Minghao hanya bergumam, lalu wajahnya terlihat seperti berpikir dengan keras. Ia merogoh sakunya dan terlihat seperti menghubungi seseorang. “Dokter Jisoo, di rumah sakit?”

Jun yang mendengarnya hanya mendengarkan dalam diam, meski merasa bingung. Ia menyantap kue dihadapannya dalam diam. Tangannya bergerak menggenggam erat jemari kekasihnya, lalu mengusap punggung tangan pria itu dengan lembut.

“Mm, aku butuh konfirmasi dari keluarga pasien kamar 808. Kulihat tadi ada satu temannya menunggu. Secepatnya. Dah ya, kirim perkembangan vital pasien Jeonghan padaku. Pasien 808 juga.”

Dahi Jun mengernyit bingung. Mengapa nama temannya disebut, bersama dokter Jisoo pula. Lagi, siapa itu pasien 808? Jun harus mencari tau.

“Ah iya, aku balik ke rumah sakit jam 1. Sekalian mau minta libur sama kakek. Kak Jisoo mau nitip libur?”

Pikiran Jun buyar, berganti dengan perasaan antusias yang menggebu, ingin mengajak kekasihnya berjalan-jalan dan menghabiskan waktu berdua bersama.
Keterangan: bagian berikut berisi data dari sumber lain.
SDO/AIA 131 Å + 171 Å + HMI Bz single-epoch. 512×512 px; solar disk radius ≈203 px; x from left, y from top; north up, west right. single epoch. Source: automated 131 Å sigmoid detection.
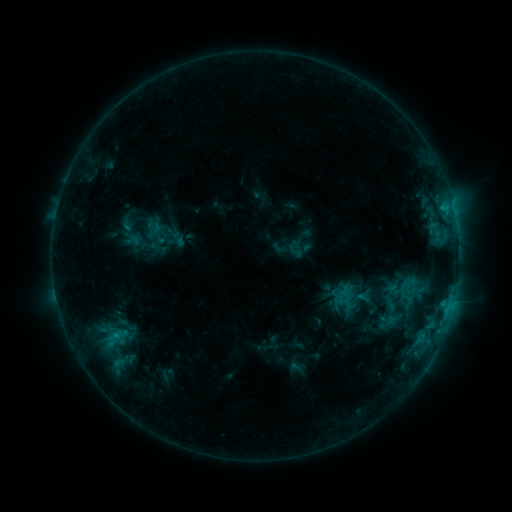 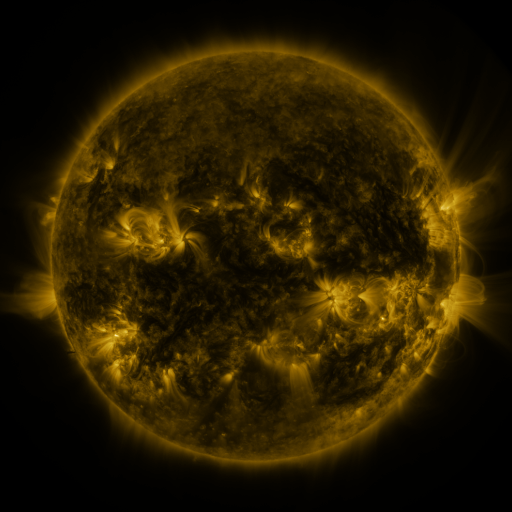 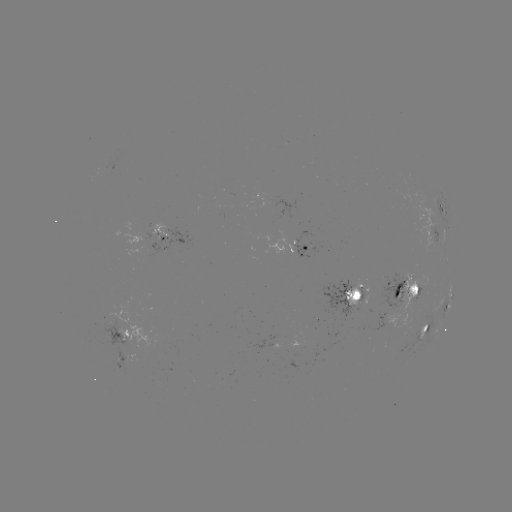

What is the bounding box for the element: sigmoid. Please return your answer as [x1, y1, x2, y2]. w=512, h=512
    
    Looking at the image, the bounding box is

Minghao terkikik, “Oke, nanti ya kak. See you.” dan panggilan pun berakhir. Kini perhatiannya fokus pada kekasihnya yang sepertinya menunggu lama. Bahkan tehnya telah habis, dan teh milinya masih tersisa setengah. Ia menunjukan cengirannya sembari bergumam maaf, membuat Jun, kekasihnya, mengacak rambutnya perlahan karena gemas.

Tatapan matanya menggoda, berniat menjahili. “Jadi, dokter muda kita mau libur nih?” tanya Jun. Alisnya bergerak naik turun, namun seringai tidak luntur dari wajahnya. Minghao salah fokus. Jun terlalu tampan. Hingga Jun menyentil dahi pria itu.
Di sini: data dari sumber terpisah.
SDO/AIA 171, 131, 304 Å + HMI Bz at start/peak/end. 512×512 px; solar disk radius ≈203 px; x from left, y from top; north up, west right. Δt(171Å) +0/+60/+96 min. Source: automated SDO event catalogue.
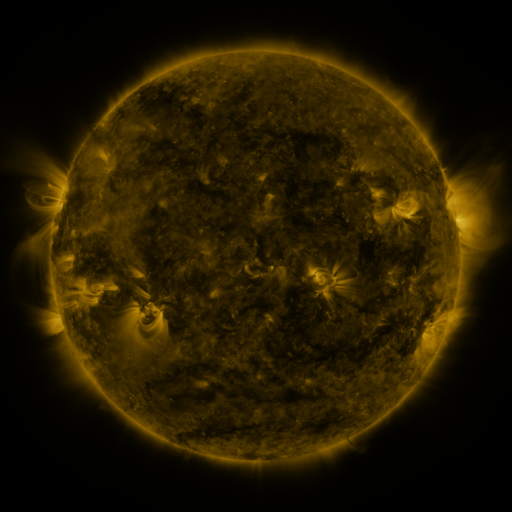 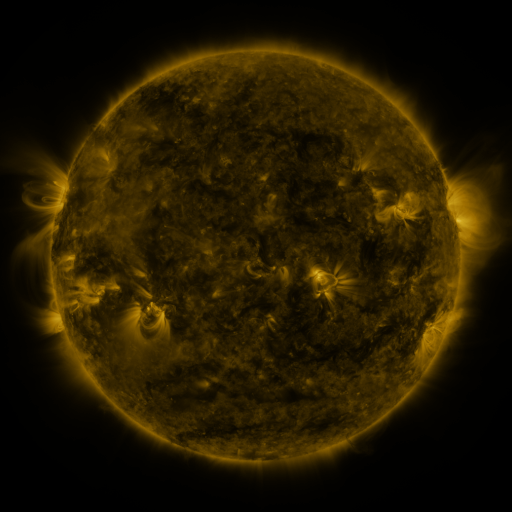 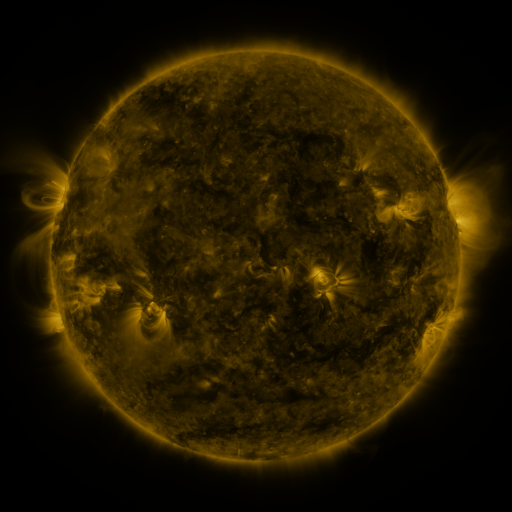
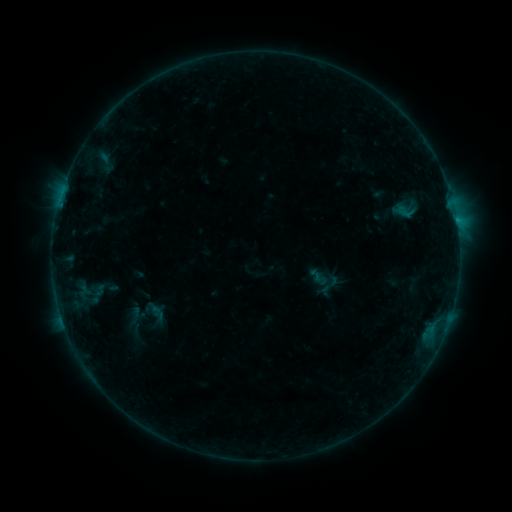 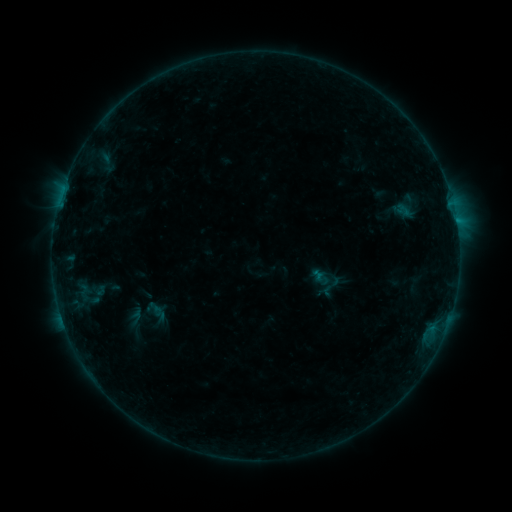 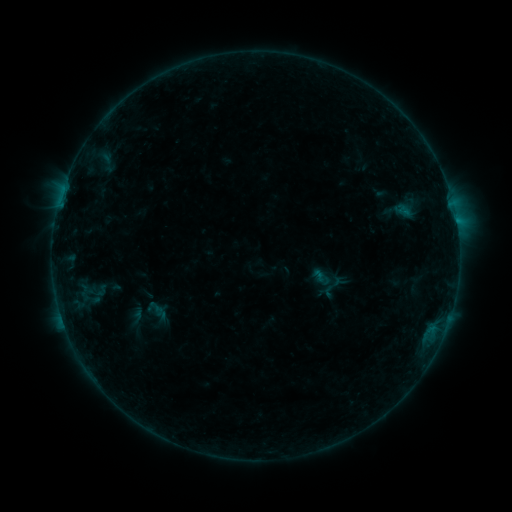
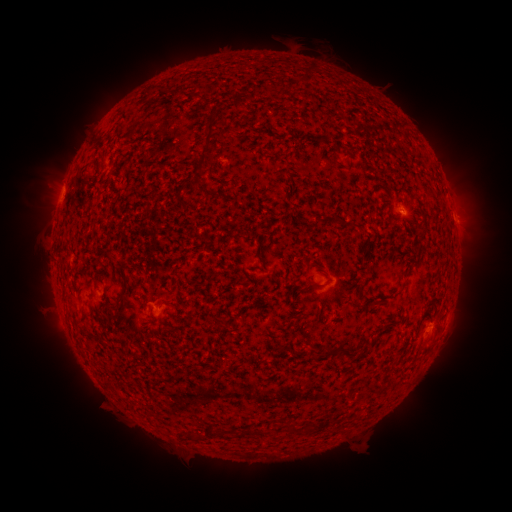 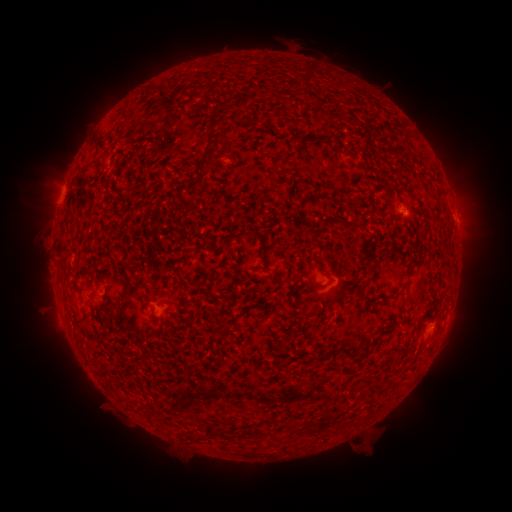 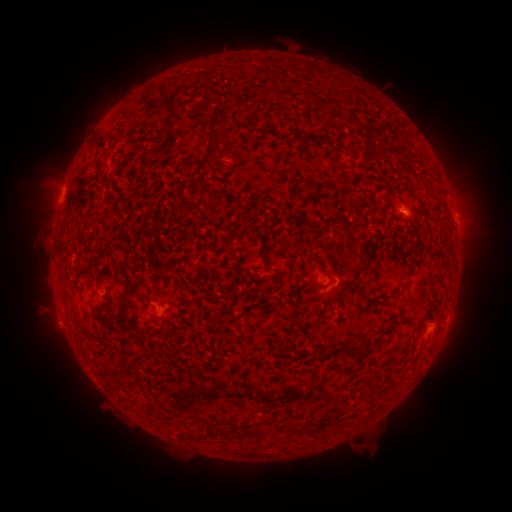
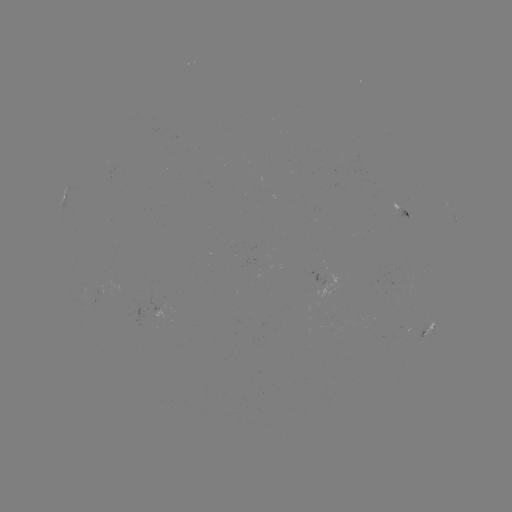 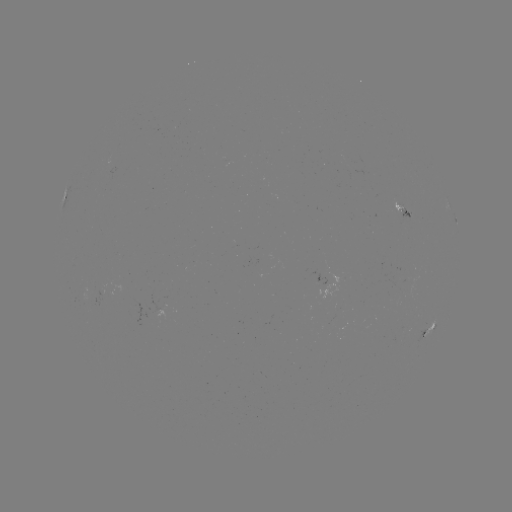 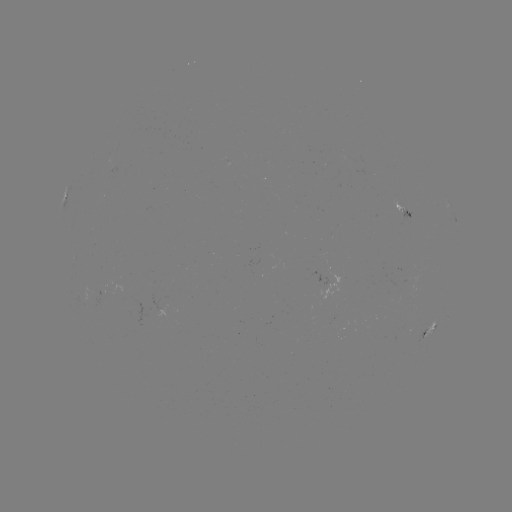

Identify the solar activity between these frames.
emerging-flux region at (403, 212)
“I ask you, soon to be Mrs. Wen.”

Pipi Minghao merona, tapi tetap memukul tangan Jun didepannya. Pukulan sayang, tidak menyakitkan. Jun tergelak karenanya. Minghao mengangguk, lalu menggenggam jemari kekasihnya. Mengusap cincin silver dengan huruf M yang melingkar manis di jari sang kekasih.

“Iya. Ayo kita pergi liburan.”

Senyum keduanya terbit, lalu melangkah keluar kafe, dan berniat kembali kerumah sakit.